It could had been another drab winter. Every year, as soon as that particularly thick fog and white crisp snow covered the village of Ramsjö, its three hundred inhabitants would start spending their free time indoors, either sleeping or trying to wake up. This is what people commonly did in winter in Ramsjö—a small Swedish village located right in the middle of nowhere, on the shores of a beautiful lake that, unlike the inhabitants of Ramsjö, never froze even during the most severe winter seasons. Winter usually started early in this part of the country, and it meant that most life would hibernate almost completely for eight or nine months to come. The village folk were used to this kind of weather here. Everyone but Lara. She came to Ramsjö only three years ago, and she still had not forgotten what life was like outside this sleepy hollow den.
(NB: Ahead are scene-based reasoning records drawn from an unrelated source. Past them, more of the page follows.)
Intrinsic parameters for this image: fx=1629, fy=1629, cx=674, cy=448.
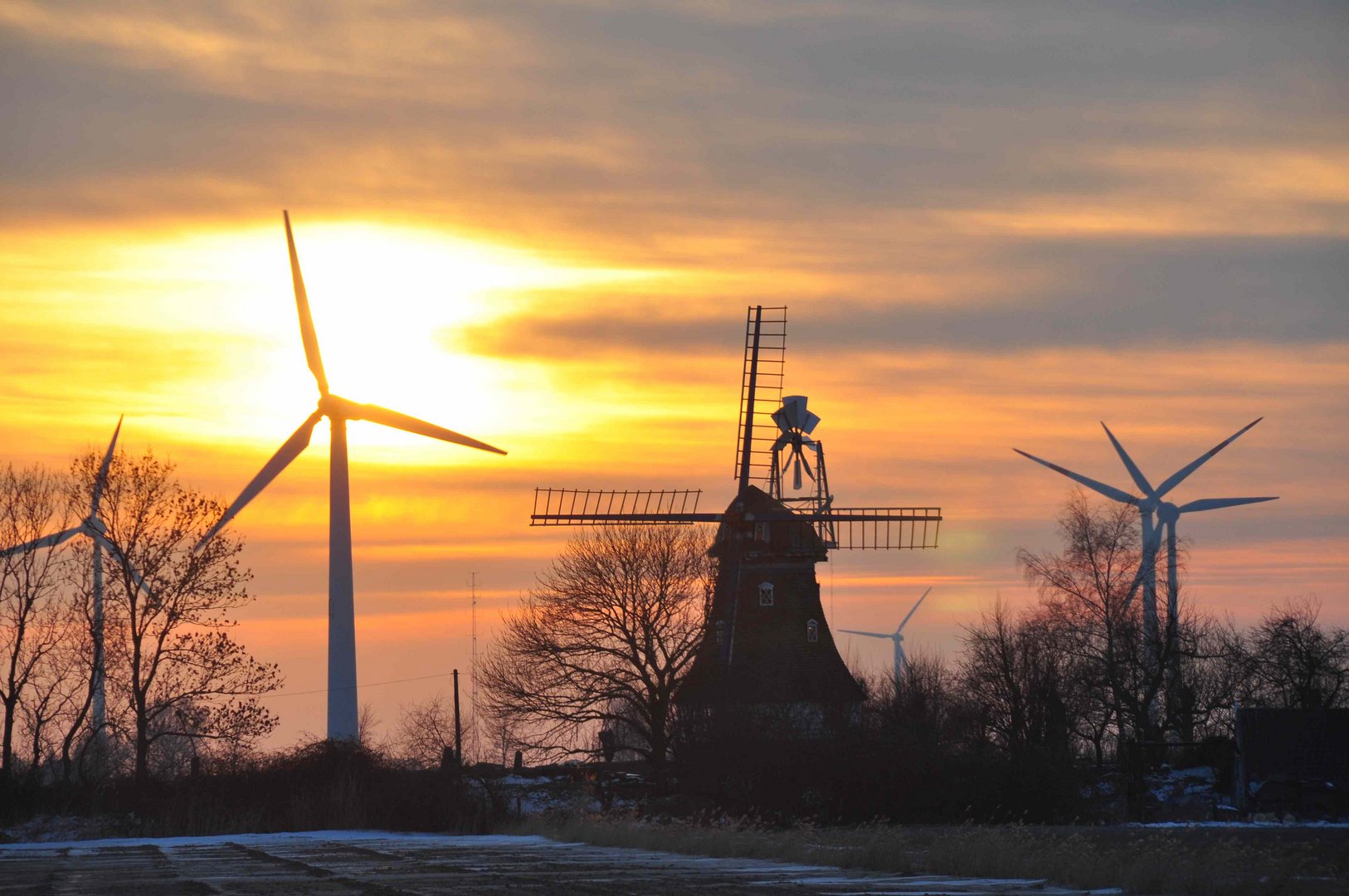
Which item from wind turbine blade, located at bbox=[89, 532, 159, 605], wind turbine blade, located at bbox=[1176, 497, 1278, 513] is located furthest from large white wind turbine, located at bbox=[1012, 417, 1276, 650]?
wind turbine blade, located at bbox=[89, 532, 159, 605]

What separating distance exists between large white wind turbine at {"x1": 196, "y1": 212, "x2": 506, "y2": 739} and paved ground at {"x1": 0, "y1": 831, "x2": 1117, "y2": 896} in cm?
2214

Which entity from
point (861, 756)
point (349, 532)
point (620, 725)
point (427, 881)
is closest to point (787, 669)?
point (620, 725)

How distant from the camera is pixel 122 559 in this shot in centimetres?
5553

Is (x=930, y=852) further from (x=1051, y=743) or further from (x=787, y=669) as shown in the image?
(x=787, y=669)

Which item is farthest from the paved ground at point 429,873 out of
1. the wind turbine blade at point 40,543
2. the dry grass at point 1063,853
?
the wind turbine blade at point 40,543

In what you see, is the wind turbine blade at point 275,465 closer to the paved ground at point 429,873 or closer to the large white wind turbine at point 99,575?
the large white wind turbine at point 99,575

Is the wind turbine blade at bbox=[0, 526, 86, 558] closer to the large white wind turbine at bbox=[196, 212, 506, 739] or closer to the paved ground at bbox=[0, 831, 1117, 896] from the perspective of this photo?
the large white wind turbine at bbox=[196, 212, 506, 739]

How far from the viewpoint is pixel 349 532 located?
55750 millimetres

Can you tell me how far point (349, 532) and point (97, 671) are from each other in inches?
390

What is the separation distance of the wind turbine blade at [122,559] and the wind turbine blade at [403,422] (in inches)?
361

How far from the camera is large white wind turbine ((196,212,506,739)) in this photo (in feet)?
179

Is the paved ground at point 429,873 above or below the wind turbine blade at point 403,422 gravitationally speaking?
below

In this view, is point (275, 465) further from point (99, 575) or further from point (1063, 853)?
point (1063, 853)

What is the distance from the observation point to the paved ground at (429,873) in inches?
770
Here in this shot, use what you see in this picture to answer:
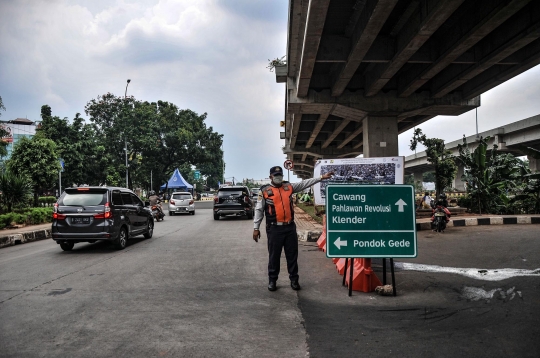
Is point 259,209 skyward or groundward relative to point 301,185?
groundward

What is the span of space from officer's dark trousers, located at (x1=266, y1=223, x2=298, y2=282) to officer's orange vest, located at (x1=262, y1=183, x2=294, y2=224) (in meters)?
0.13

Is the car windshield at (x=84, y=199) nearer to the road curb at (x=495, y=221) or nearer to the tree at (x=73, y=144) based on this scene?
the road curb at (x=495, y=221)

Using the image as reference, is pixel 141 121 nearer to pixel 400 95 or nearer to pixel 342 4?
pixel 400 95

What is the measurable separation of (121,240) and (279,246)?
20.1 feet

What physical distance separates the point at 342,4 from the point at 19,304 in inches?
382

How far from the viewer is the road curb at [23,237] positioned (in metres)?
12.6

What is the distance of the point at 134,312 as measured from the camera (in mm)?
4969

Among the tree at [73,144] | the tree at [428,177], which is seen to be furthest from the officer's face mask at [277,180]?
the tree at [428,177]

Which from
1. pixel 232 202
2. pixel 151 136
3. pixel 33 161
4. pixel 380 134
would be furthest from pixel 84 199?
pixel 151 136

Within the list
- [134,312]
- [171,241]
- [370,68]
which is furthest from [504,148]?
[134,312]

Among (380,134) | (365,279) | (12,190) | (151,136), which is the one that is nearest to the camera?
(365,279)

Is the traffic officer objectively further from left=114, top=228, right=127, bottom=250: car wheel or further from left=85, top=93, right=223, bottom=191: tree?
left=85, top=93, right=223, bottom=191: tree

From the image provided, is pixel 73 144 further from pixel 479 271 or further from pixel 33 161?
pixel 479 271

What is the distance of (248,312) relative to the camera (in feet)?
16.3
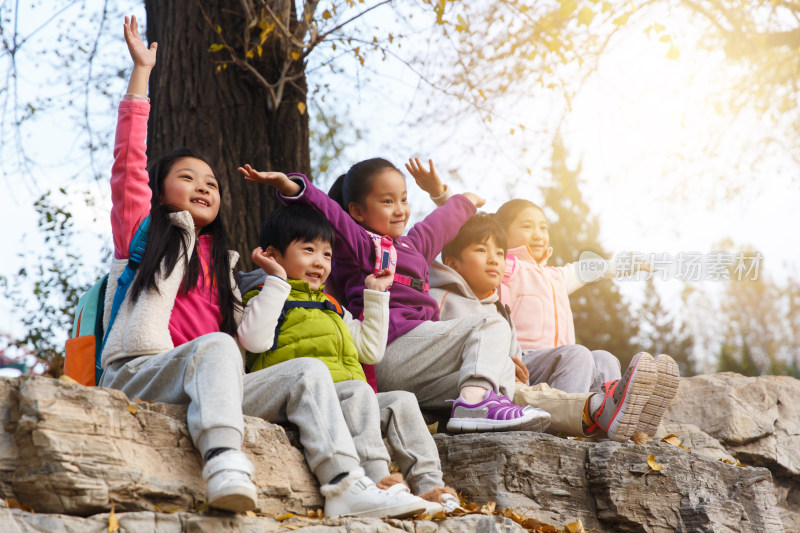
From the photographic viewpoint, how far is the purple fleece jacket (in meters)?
3.93

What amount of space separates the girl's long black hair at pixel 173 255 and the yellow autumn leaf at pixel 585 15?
3.44m

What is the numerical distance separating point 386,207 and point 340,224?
43 centimetres

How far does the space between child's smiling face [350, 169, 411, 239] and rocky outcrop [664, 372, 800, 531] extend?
2.42 m

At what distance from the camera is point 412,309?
413 cm

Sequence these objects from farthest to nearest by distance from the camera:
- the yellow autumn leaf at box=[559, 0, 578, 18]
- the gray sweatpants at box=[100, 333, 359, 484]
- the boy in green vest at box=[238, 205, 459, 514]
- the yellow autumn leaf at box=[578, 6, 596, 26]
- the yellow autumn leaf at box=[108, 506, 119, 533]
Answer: the yellow autumn leaf at box=[559, 0, 578, 18]
the yellow autumn leaf at box=[578, 6, 596, 26]
the boy in green vest at box=[238, 205, 459, 514]
the gray sweatpants at box=[100, 333, 359, 484]
the yellow autumn leaf at box=[108, 506, 119, 533]

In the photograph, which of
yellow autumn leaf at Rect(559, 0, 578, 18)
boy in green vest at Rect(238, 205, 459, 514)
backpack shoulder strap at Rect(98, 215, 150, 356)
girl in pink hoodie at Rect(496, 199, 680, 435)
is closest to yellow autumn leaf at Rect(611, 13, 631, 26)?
yellow autumn leaf at Rect(559, 0, 578, 18)

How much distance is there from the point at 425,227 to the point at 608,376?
1.47m

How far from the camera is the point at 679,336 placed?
22156mm

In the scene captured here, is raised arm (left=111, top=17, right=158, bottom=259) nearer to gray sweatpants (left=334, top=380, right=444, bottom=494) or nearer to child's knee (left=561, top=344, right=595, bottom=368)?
gray sweatpants (left=334, top=380, right=444, bottom=494)

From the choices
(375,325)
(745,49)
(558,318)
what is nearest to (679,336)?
(745,49)

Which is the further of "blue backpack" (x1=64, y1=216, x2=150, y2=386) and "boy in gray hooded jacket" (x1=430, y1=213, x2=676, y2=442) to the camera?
"boy in gray hooded jacket" (x1=430, y1=213, x2=676, y2=442)

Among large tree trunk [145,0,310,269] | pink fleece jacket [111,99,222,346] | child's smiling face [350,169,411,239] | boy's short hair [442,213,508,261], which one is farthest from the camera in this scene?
large tree trunk [145,0,310,269]

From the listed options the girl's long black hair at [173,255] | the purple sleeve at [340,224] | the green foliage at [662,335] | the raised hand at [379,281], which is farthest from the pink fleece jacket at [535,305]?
the green foliage at [662,335]

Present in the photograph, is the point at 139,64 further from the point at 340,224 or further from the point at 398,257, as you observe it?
the point at 398,257
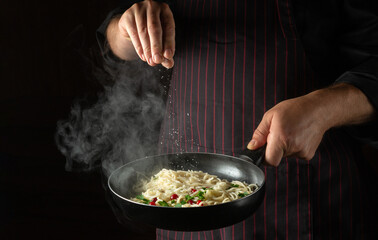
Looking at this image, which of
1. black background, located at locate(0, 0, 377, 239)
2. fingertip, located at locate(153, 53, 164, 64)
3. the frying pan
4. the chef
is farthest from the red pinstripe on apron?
black background, located at locate(0, 0, 377, 239)

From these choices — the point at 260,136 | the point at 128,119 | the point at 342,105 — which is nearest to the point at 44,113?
the point at 128,119

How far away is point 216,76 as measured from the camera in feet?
5.54

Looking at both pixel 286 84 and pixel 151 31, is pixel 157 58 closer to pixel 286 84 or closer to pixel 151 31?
pixel 151 31

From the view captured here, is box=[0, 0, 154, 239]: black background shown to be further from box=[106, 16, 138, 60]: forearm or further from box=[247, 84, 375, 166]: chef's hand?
box=[247, 84, 375, 166]: chef's hand

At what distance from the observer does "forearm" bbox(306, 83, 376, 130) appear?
53.9 inches

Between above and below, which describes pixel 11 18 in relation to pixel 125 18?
below

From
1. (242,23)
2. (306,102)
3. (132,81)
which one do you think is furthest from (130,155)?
(306,102)

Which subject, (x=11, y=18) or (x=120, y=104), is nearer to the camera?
(x=120, y=104)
Lara came to Ramsjö to work at the local vineyard. She loved the work. She just was not into the whole Swedish moody, depressive climate and lifestyle. A native of Munich, Lara was used to having an active social life, a hundred and one acquaintances, and a wide variety of places to go out to in the evenings. Well, one facet of her life that she did not have problems with here was getting acquainted. It seemed that two months after Lara had arrived in the village, everyone already knew her, and some four months later, she already knew everyone here as well. “Everyone” was the three hundred and two inhabitants of Ramsjö, most of whom worked in the vineyards or the local forestry.
Lara’s first two winters in Ramsjö were scarily quiet and stress-free. It was not that she did not expect the place to be that way, but it seemed that she already had enough of the quietness and relaxation to start finding it rather depressive. She craved for sunny days, bright blue skies and smiley faces. That is why Lara long ago decided that this winter would be different from the previous two that she had spent here. Lara decided it would not hurt to travel around a little, the only problem being that she did not know what was there to see in wintry Sweden. But then it suddenly occurred to her that she was closer than ever to the fairy tale land that every child from anywhere in the world knows about—the Lapland. It was right there, a four-hour trip in her SUV and then another hour and a half on the local transport that looked like a combination of a caterpillar tractor and a land battleship. But, as frightening as it looked, it was the only way to travel around in the severe weather of the Scandinavian mountains.
When Lara finally got to the heart of Finnish Korvatunturi—the residence of Santa Claus—she was already tired and sleepy. It was probably due to the Swedish lifestyle of being careful and deliberate, but as soon as she came closer to a small village house that looked like a postcard picture, three cute toddlers dressed in green and with miniature bells sewed to their cones approached her. Two of them took Lara by each side and the third one pointed at the house, speaking some esoteric language and talking in a shrill voice, half-laughing and half-whispering. That is just as much as it took for Lara to start feeling like she was part of a fairy tale. Being a clear-eyed 27-year-old woman, she suddenly felt like a gullible little girl who woke up in a fantasy land. Lara followed the toddlers inside the house, and suddenly felt so warm, so comfortable, and so… at home. The toddlers pointed at an old brown arm chair by the fireplace, and ran away, leaving the sounds of their contagious, joyful laughter ringing in Lara’s ears. She hopped on the arm chair, tucked her legs underneath herself and stretched her arms towards the warmth of the fire. She did not even notice when an old man with a big white beard, dressed in red, quietly approached her by the side and gently put his right arm on her shoulder like a father would have to a daughter after coming back from a prolonged winter excursion.
“Well, hello there, dear. You have grown up so much since your last visit, my girl.”